Am Bau einer neuen "Villa Kunterbunt" hängt das Wohl und Wehe auch der Grundschule. Beide Einrichtungen waren bisher in dem Plattenbau am Ortsrand untergebracht. Die Schüler und Lehrer können ihren Teil des Gebäudes wegen gravierender baulicher Mängel nicht mehr nutzen und gehen deshalb seit zwei Jahren im Ascherslebener Bestehornpark zur Schule.
Keine schlechte, aber auch keine dauerhafte Lösung, denn die Platzprobleme zwingen zum Improvisieren. "Ich werde bis zur letzten Patrone um die Grundschule kämpfen. Das habe ich dem Land auch gesagt", so Oberbürgermeister Andreas Michelmann in einem Pressegespräch. Er fühlt sich an seine Zusage im Zusammenhang mit den Eingemeindungsverhandlungen gegenüber Mehringen gebunden. Der Erhalt des Schulstandortes ist Teil des Vertrages. Aber: Ein Schulbau in Mehringen ist wegen zu geringer Schülerzahlen nicht förderfähig. Das Land fordert mindestens 100 Kinder, wenn in Schulgebäude investiert werden soll. In die Mehringer Schule gehen derzeit aber nur 68 Jungen und Mädchen.

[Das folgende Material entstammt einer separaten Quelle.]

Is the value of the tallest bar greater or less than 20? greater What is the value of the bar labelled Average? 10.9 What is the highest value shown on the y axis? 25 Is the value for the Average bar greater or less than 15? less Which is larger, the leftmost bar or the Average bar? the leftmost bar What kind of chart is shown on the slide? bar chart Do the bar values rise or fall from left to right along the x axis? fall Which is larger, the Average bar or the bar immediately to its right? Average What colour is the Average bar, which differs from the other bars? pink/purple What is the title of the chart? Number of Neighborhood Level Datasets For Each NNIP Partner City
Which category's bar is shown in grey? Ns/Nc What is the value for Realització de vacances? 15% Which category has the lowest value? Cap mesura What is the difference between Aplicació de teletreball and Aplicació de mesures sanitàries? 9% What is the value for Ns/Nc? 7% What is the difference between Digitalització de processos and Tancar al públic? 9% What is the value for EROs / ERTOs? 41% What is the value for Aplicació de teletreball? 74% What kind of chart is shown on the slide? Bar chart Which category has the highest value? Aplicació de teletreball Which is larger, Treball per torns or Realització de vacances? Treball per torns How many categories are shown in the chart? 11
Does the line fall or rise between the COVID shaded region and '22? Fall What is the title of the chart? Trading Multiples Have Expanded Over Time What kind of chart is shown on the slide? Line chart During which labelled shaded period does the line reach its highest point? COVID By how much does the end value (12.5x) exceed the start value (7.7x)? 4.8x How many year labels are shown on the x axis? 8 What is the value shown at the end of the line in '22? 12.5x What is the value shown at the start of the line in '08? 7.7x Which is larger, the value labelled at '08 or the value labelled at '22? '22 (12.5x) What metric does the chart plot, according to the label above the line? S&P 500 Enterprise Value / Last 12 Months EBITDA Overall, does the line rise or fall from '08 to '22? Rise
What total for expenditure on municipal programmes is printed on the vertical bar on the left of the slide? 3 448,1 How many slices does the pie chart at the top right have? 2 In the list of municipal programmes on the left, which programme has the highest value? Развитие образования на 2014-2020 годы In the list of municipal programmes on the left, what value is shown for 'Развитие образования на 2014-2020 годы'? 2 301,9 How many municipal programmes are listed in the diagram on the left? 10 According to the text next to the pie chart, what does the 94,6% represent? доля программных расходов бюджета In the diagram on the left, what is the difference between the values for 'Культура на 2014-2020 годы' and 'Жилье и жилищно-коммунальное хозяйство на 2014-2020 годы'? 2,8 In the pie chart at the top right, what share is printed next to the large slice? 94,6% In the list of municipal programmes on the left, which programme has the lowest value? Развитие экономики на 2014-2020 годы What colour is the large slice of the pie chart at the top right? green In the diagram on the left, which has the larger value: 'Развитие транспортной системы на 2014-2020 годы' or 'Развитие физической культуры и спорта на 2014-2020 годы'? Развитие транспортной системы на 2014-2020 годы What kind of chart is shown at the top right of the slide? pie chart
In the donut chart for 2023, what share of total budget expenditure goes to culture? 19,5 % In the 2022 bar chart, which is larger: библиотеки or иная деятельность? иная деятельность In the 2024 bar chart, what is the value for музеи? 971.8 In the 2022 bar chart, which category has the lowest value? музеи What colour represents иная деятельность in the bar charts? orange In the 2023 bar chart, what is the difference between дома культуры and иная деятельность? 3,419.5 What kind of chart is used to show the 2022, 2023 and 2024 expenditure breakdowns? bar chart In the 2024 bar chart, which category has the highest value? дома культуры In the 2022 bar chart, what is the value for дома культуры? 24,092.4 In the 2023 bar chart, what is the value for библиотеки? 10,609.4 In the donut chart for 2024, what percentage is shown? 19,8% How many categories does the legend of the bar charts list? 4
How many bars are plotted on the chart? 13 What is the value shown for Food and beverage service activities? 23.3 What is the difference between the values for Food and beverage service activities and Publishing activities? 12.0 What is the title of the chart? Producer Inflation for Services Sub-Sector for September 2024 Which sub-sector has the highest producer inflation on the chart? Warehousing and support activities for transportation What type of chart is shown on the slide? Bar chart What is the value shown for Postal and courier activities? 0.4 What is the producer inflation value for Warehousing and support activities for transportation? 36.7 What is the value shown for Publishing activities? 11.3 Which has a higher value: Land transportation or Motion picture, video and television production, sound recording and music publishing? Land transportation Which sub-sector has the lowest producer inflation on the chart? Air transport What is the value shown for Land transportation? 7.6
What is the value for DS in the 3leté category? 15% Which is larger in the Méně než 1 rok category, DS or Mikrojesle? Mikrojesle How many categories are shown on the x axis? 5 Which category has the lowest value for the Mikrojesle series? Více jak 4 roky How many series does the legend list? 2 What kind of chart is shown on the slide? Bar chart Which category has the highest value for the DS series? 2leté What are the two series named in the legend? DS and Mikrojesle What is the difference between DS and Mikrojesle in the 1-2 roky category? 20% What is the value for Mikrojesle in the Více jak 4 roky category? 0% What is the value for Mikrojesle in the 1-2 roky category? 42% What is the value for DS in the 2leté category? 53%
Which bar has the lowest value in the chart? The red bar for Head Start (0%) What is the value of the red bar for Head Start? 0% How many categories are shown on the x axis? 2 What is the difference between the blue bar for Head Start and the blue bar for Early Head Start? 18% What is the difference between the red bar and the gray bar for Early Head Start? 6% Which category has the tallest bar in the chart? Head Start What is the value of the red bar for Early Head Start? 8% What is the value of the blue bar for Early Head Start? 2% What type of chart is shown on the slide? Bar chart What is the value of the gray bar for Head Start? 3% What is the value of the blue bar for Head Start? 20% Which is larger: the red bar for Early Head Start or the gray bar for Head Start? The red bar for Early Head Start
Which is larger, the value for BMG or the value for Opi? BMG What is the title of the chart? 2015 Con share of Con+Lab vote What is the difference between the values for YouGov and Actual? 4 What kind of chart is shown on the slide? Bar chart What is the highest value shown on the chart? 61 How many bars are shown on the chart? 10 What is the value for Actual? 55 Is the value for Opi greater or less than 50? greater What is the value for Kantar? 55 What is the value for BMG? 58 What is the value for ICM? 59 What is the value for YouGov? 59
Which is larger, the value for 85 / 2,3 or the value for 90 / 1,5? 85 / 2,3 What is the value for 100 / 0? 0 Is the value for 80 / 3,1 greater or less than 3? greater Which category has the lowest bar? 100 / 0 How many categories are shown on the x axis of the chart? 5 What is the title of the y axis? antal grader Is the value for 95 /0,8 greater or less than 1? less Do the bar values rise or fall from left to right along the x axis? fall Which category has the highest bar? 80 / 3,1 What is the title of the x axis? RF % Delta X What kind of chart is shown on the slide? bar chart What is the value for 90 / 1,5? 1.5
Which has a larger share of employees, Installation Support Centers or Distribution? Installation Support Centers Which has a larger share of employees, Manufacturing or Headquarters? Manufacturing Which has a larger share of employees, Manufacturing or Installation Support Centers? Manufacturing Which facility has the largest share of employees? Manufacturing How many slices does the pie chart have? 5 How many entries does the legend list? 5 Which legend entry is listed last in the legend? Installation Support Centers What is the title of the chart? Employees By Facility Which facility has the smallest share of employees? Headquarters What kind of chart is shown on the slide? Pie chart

Wird die Kindertagesstätte gebaut, könnten die jetzt als Kita genutzten Räume mit relativ geringem Aufwand saniert und die Schule in dem Ortsteil auf diese Weise erhalten werden.
Das ist der Plan. Dieser könnte jedoch ins Wanken geraten, wenn der Haushalt auch in der zweiten Runde von der Kommunalaufsicht nicht genehmigt wird. Denn gefördert werden nur 70 Prozent der Bausumme, den Rest muss die Stadt als Eigenanteil aufbringen. Ohne genehmigten Haushalt ein Unding, weil nur unabweisbare Ausgaben getätigt werden dürfen. Michelmann ist klar, dass es ohne komplett neuen Haushaltsplan nicht gehen wird.
Entstehen soll die neue Kita in unmittelbarer Nachbarschaft für 85 Kinder. Bis zum 31. Dezember 2014 muss das Gebäude, so es gebaut wird, stehen.